According to crypto analysis firm PeckShield, an FTX-labeled address has transferred 750,000 Solana (SOL) tokens to two addresses. As per PeckShield, the wallet sent $31 million worth of SOL to another wallet and $110 million to Binance. The move has caused some worry among investors as it may be the beginning of the defunct exchange’s SOL liquidation.
The transfer of tokens to an exchange is considered bearish as it increases the chances of them being sold. SOL’s price has dipped 3.1% in the last 24 hours, and there are worries that it could fall further. However, the token is still up by 23.9% in the weekly charts.
A U.S. court had approved FTX’s request to liquidate its Solana (SOL) holdings earlier this year. Moreover, SOL makes up a majority of FTX’s crypto holdings. According to the U.S. bankruptcy court, FTX held $1.16 billion worth of SOL.
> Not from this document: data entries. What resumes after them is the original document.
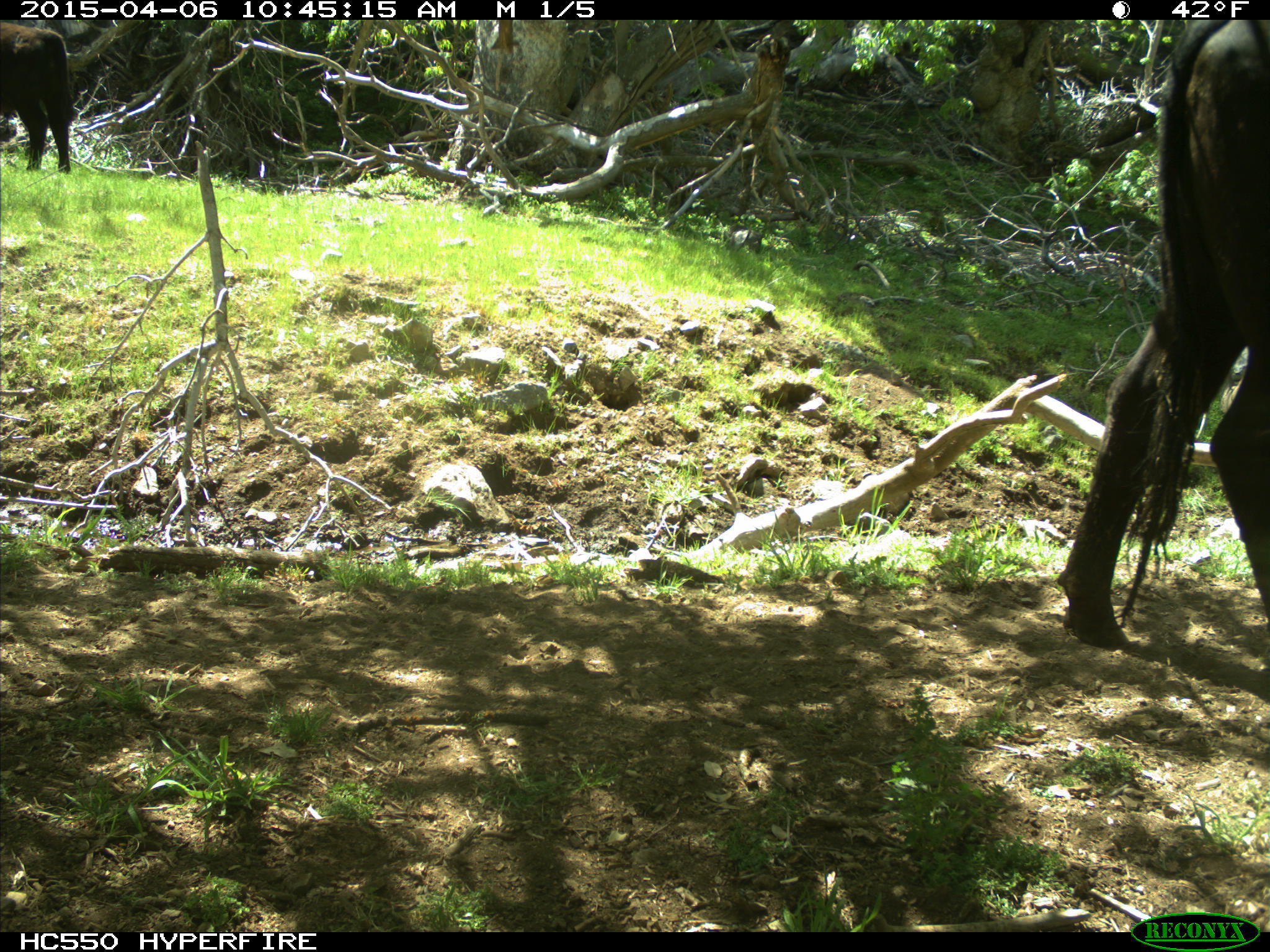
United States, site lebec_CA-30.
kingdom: Animalia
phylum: Chordata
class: Mammalia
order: Artiodactyla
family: Bovidae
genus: Bos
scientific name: Bos taurus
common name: domestic cow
Is FTX liquidating its Solana holdings?
Because the now-defunct exchange has received permission from the court, it is free to liquidate its SOL holdings to repay customers and shareholders. However, whether the market will be able to take the dumping is yet to be seen. Investors can anticipate a spike in sell pressure when FTX begins to sell its SOL holdings if they have not done so already.
Moreover, Solana (SOL) had recently dropped 9% in the daily charts right after FTX founder Sam Bankman-Fried’s guilty verdict announcement. Investors had most probably anticipated that the fallen exchange would begin its liquidation process soon.
Although SOL is one of the best-performing crypto assets in 2023, there could be a massive correction in its price. However, the project has proven its resilience on several occasions and may quickly overcome its latest barrier.
At press time, SOL was trading at $40.33, up 0.8% in the last hour.